Prof Sir Munir Pirmohamed, David Weatherall Chair of Medicine and NHS Chair of Pharmacogenetics, and Director of the MRC Centre for Drug Safety Science and Wolfson Centre for Personalised Medicine, University of Liverpool, said:

“The authors have shown that angiotensin receptor blockers, drugs widely used for the treatment of hypertension and other cardiovascular disorders, may be associated with a higher risk of suicide, compared with angiotensin converting enzyme inhibitors, which are also used for the treatment of hypertension.  The study was undertaken using a Canadian claims database.

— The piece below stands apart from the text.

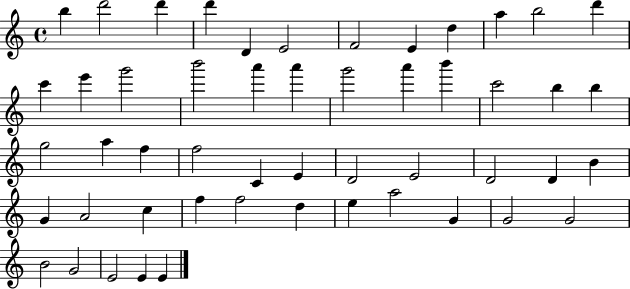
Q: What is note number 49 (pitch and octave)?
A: E4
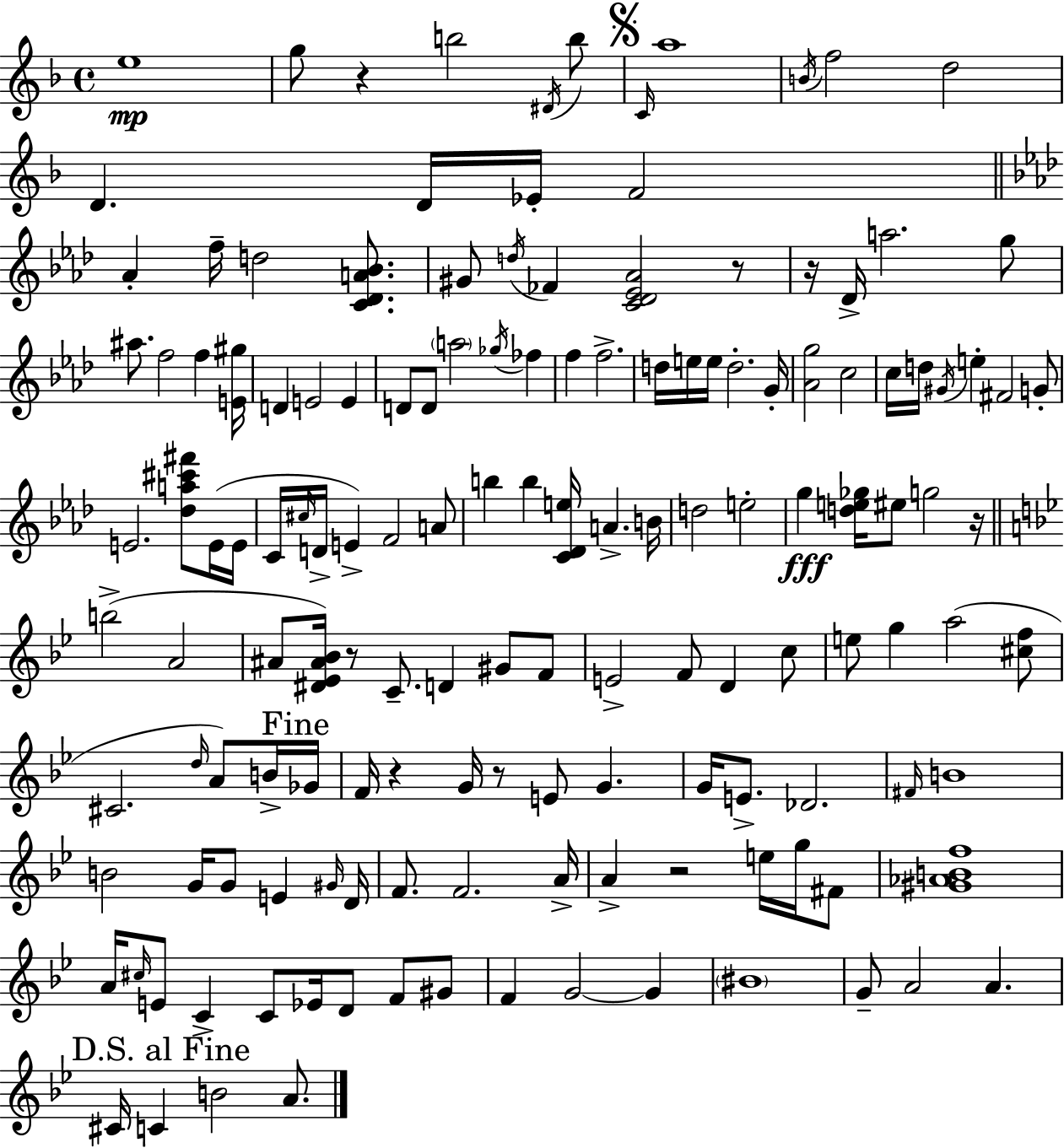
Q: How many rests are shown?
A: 8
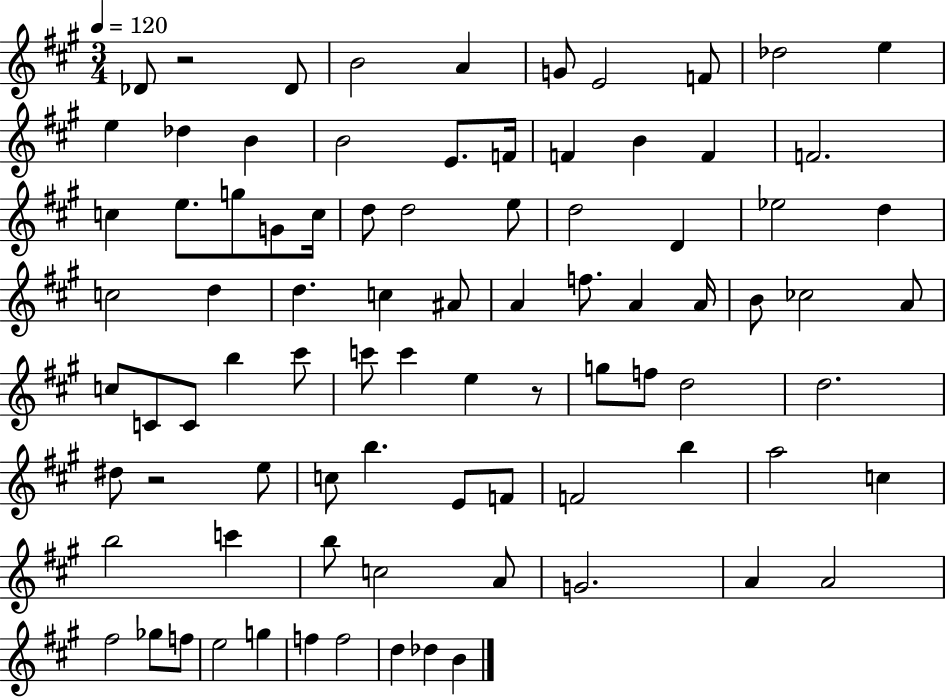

“Their findings which show an association (but are not necessarily causative) are interesting, but have to be treated with caution.  As the authors themselves point out, there are many limitations to their approach.  A critical issue is the inability to control for all confounding factors.  There is also no clear mechanistic explanation for the association and the authors were unable to look at individual angiotensin receptor blockers, and instead have analysed them as a single class of drugs.  If correct, then this would be an important adverse reaction given the widespread use of these drugs – however, much more work needs to be undertaken, a critical aspect of which will be to replicate the findings in other datasets.”

 

‘Association Between Angiotensin-Converting Enzyme Inhibitors, Angiotensin Receptor Blockers, and Suicide’ by Muhammad Mamdani et al. was published in JAMA Network Open at 16:00 UK time on Wednesday 16 October 2019. 

DOI: 10.1001/jamanetworkopen.2019.13304

 

Declared interests

Prof Stephen Evans: “The only conflict of interest I have is that I currently take an ARB and have taken an ACEI.”

Prof Sir Munir Pirmohamed: “I do not have any conflicts of interest.”